Any other ideas on this?
you mentioned "Client subset is 192.168.0.X - ours in UK when in office is 192.168.107.X or 108.X or 9.1 depending on where we are."
just wondering what the vpn client pool is. further, verify the vpn client statistic. go status > statistics, and you will be able to see the actual number of packets being encrypted/decrypted.
nice puzzle! Well let me summarize: while the VPN is up and running you have problems with SOME applications from your company site? Citrix works, but ping/terminal service doesn´t?
So tunnel setup works. Can you check with a packet analyzer, whether pings are sent across the tunnel?

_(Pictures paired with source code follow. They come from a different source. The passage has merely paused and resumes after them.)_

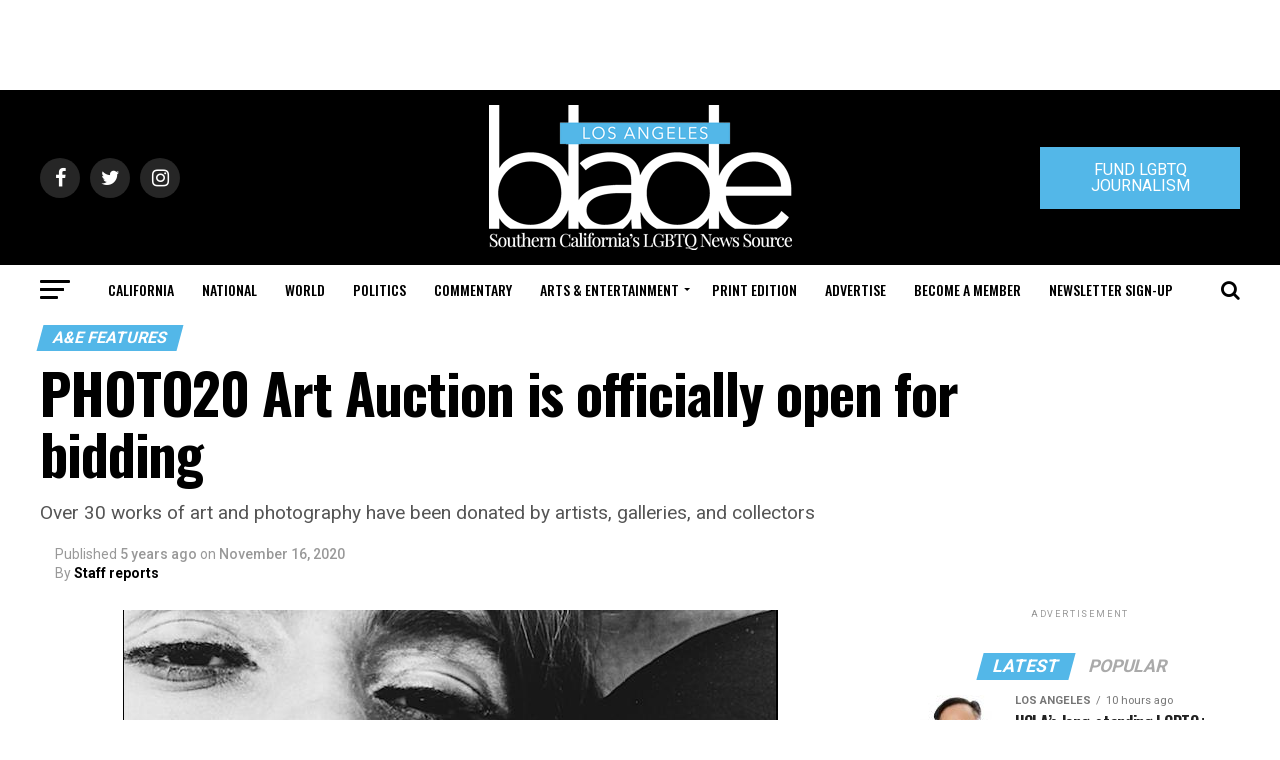

--- FILE ---
content_type: text/html; charset=utf-8
request_url: https://www.google.com/recaptcha/api2/aframe
body_size: 207
content:
<!DOCTYPE HTML><html><head><meta http-equiv="content-type" content="text/html; charset=UTF-8"></head><body><script nonce="mh8GfKu8O9lqYM8tR_MUzg">/** Anti-fraud and anti-abuse applications only. See google.com/recaptcha */ try{var clients={'sodar':'https://pagead2.googlesyndication.com/pagead/sodar?'};window.addEventListener("message",function(a){try{if(a.source===window.parent){var b=JSON.parse(a.data);var c=clients[b['id']];if(c){var d=document.createElement('img');d.src=c+b['params']+'&rc='+(localStorage.getItem("rc::a")?sessionStorage.getItem("rc::b"):"");window.document.body.appendChild(d);sessionStorage.setItem("rc::e",parseInt(sessionStorage.getItem("rc::e")||0)+1);localStorage.setItem("rc::h",'1769231561058');}}}catch(b){}});window.parent.postMessage("_grecaptcha_ready", "*");}catch(b){}</script></body></html>

--- FILE ---
content_type: application/javascript
request_url: https://prism.app-us1.com/?a=226661553&u=https%3A%2F%2Fwww.losangelesblade.com%2F2020%2F11%2F16%2Fphoto20-art-auction-is-officially-open-for-bidding%2F
body_size: -36
content:
window.visitorGlobalObject=window.visitorGlobalObject||window.prismGlobalObject;window.visitorGlobalObject.setVisitorId('06348d5d-b5d1-42a6-ac58-92d68af45ed4', '226661553');window.visitorGlobalObject.setWhitelistedServices('tracking', '226661553');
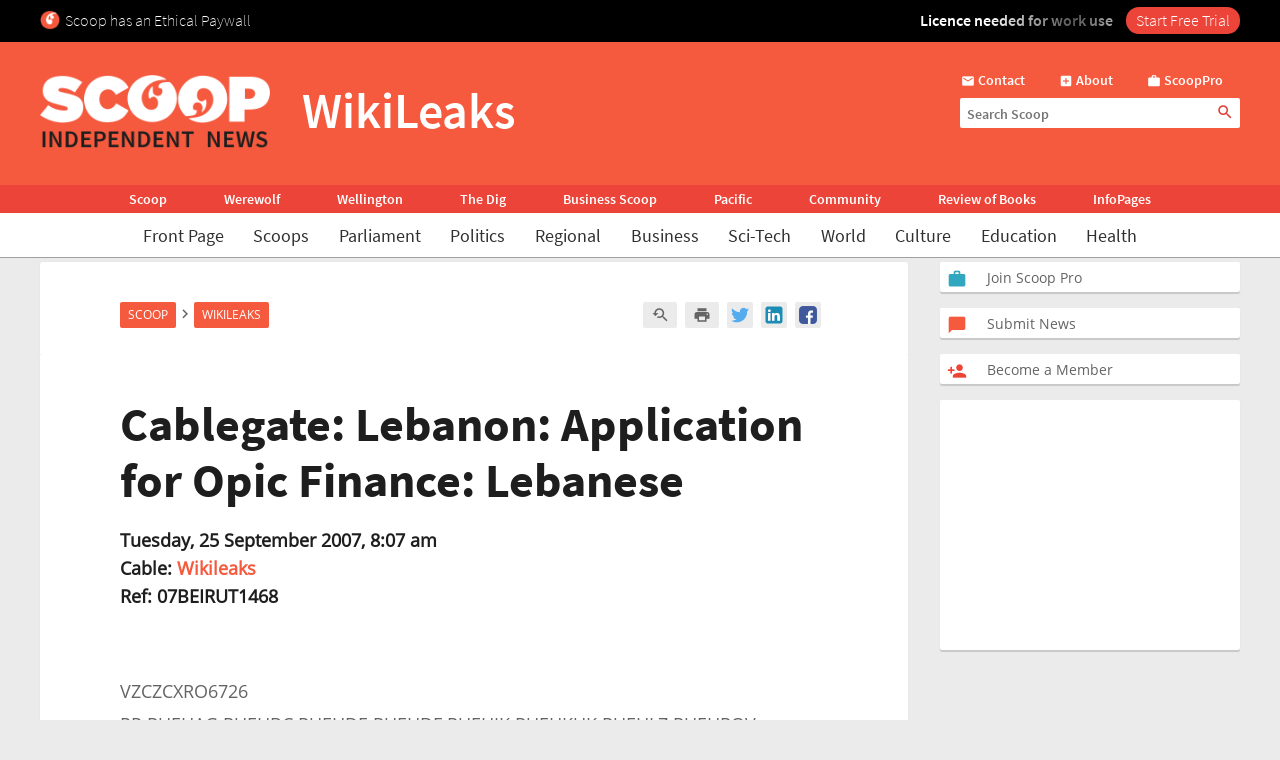

--- FILE ---
content_type: text/html; charset=UTF-8
request_url: https://www.scoop.co.nz/stories/WL0709/S00291.htm
body_size: 2245
content:
<!DOCTYPE html>
<html lang="en">
<head>
    <meta charset="utf-8">
    <meta name="viewport" content="width=device-width, initial-scale=1">
    <title></title>
    <style>
        body {
            font-family: "Arial";
        }
    </style>
    <script type="text/javascript">
    window.awsWafCookieDomainList = [];
    window.gokuProps = {
"key":"AQIDAHjcYu/GjX+QlghicBgQ/7bFaQZ+m5FKCMDnO+vTbNg96AHqDSf7dyseAvxXfff+th73AAAAfjB8BgkqhkiG9w0BBwagbzBtAgEAMGgGCSqGSIb3DQEHATAeBglghkgBZQMEAS4wEQQMBbAhfC6rywEJSQLoAgEQgDvkSovwKw8drqzo35BraWInANBuiYC/Ydi42ZvWJEuM09r4GJbJcSPceJYTDcFO+WT1lARbyvQfSSoHfg==",
          "iv":"D549bAHYsgAAABaD",
          "context":"8m3t5QX/OmjcNJz2RG188qPgrsBZwkVFxKij0/OXsgU8/i4IBTl9hQtkA8BlacloCv3Ki72ee47OAlHMz8xlbO/DyopHKF33XAQfRSY3UWosYhGM9IYqDOvT/il2hKleqDrnneCz2eg0nTsYGDn6dUNexBBCcn/NWvwloYGjTVQW8A0cXg89Do2Ewakzk9CfnJDwUFGvcPmvJx84u/GBmFq1StdpmiXbEi0OO/6erIE5GBrpzeWr1bwUwDc9RinBPdla/mjXOHo7K+Sgi5xkKN7CJtSpLSOo7W56JqqXzC8VU3M6jO/QLlBSXyspYrPa2ERI54JQFtUqCql/a2Pz8bZkfDoLCIhLR/cDzkbh28zfQebTCzveJjQD0ZU0RUfIX40KXw8j5mmsnFfgXVGaKk6l3MNpdMAfOzwV/FQhLw9HFcRvAAJ7egd2LSUvx93+LKZLtCVcVHEgupMSkgzilqtNCGd5hhcuYJGdEJ6seK5573zxBR1kqpTKHkkhV+K4nwpx/mytwHuPQloqT/3XTSMRDReXnSOyr4SBETlznXIVUjnLEs0WcJmKCQi79u040t8TBbQUaxCAGDKJhkIN4k2giidf8jApdVxAUnKQjWfiV28gNb/3SbaFRS2Uf5EDu78lUBcrLY5i+Vw80I3WuW2rV1G4mEIo1Lox146Oc4Zmo0GqN9ErtPkoZo2S+4MT4wkxxswtb70fSVZuMtV4YUwq2SN+IR5sKBX2cIxhTUxpOId9EA1OkE//gxXs9DpON0MroveFqfhoxevszWPs"
};
    </script>
    <script src="https://74c0c33c6cb6.2212dd66.us-east-2.token.awswaf.com/74c0c33c6cb6/6bce03ed618d/1a9c5bbc1809/challenge.js"></script>
</head>
<body>
    <div id="challenge-container"></div>
    <script type="text/javascript">
        AwsWafIntegration.saveReferrer();
        AwsWafIntegration.checkForceRefresh().then((forceRefresh) => {
            if (forceRefresh) {
                AwsWafIntegration.forceRefreshToken().then(() => {
                    window.location.reload(true);
                });
            } else {
                AwsWafIntegration.getToken().then(() => {
                    window.location.reload(true);
                });
            }
        });
    </script>
    <noscript>
        <h1>JavaScript is disabled</h1>
        In order to continue, we need to verify that you're not a robot.
        This requires JavaScript. Enable JavaScript and then reload the page.
    </noscript>
</body>
</html>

Also: is there a firewall behind the VPN terminating device on the other end? Does your client get the same IP all the time - i mean the VPN interface IP not physical interface. If not, are the FW rules really the same for all possible client IPs?
I had this once that the firewall team "forgot" to setup some rules. Result was that sometimes it worked, sometimes not.
What are the destination addresses to connect to (Citrix, etc.), are they possibly the same as LAN IP?
Hope this helps
Hi Jackko and Martin
I have found some more information. A partner we use with this client *is* able to connect but I think he had to set his internal IP address range to the 10.0.x.x internal range - something like that. So at one sitee I can easily reconfigure - my home - I tried setting the internal IP address range to 172.18.9.x with mask 255.255.255.0 - but this did not work. Unfortunately my partner is on holiday so I cannot check his exact settings.
There is some indication that the client has several 192.168.X.0 ranges at their site but not one which overlaps with our old 192.168.107.x range.
Also I can see from the statistics on the VPN that it does seem to send packets when trying to ping.
Trouble is in this holiday period our client is closed down and they also subcontract their network management.
Not sure if this helps.
so when you are sending ICMP packets, but not receiving replies, it could be IP routing or Firewall (or similar function) in the client site.
In case their internal routing is messed up the result could be as experienced - f.e. static routing on SOME internal routers.
My best bet based on the info so far is firewall rules are not set consistently for all possible client addresses.
Do you get the same IP or the same subnet every time for the VPN interface IP?
P.S.: remotely possible: NAT is used in the client site
to verify the client subnet range i.e. 192.168.x.0, go status > statistics > route details.
from there, you can identify all the subnets which should be routed via the vpn.
Helpful - have just looked at statistics. When I ping it increased the encrypted packet count by 1 but then I get a number of packets discarded on return. Looks like the ping packets are getting bounced for some reason. Not sure what is bouncing them.